Physics-informed Dynamic Mode Decomposition.
:param manifold: the matrix manifold to restrict the full operator A to.
The following matrix manifolds are permissible:
- "unitary"
- "uppertriangular"
- "lowertriangular"
- "diagonal"
- "symmetric"
- "skewsymmetric"
- "toeplitz"
- "hankel"
- "circulant"
- "circulant_unitary"
- "circulant_symmetric"
- "circulant_skewsymmetric"
- "symmetric_tridiagonal"
- "BC" (block circulant)
- "BCTB" (BC with tridiagonal blocks)
- "BCCB" (BC with circulant blocks)
- "BCCBunitary" (BCCB and unitary)
- "BCCBsymmetric" (BCCB and symmetric)
- "BCCBskewsymmetric" (BCCB and skewsymmetric)
:type manifold: str
:param manifold_opt: option used to specify certain manifolds.

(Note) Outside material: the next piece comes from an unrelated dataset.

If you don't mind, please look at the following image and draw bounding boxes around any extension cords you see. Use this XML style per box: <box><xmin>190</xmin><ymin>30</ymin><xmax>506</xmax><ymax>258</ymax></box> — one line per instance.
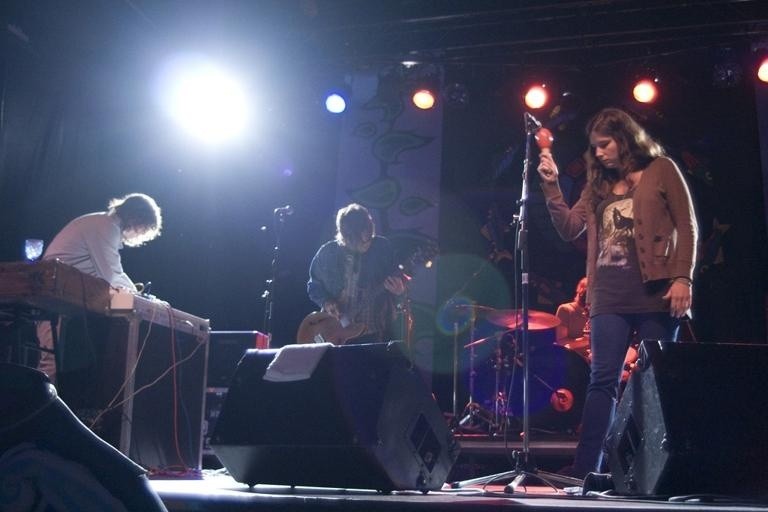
<box><xmin>135</xmin><ymin>296</ymin><xmax>171</xmax><ymax>307</ymax></box>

If manifold is "diagonal", manifold_opt may be used to specify the
width of the diagonal of A. If manifold_opt is an integer k, A is
banded, with a lower and upper bandwidth of k-1. If manifold_opt is
a tuple containing two integers k1 and k2, A is banded with a lower
bandwidth of k1-1 and an upper bandwidth of k2-1. Finally, if
manifold_opt is a numpy array of size (len(X), 2), the entries of
manifold_opt are used to explicitly define the the upper and lower
bounds of the indices of the non-zero elements of A.
If manifold starts with "BC", manifold_opt must be a 2D tuple that
specifies the desired dimensions of the blocks of A.
Note that all other manifolds do not use manifold_opt.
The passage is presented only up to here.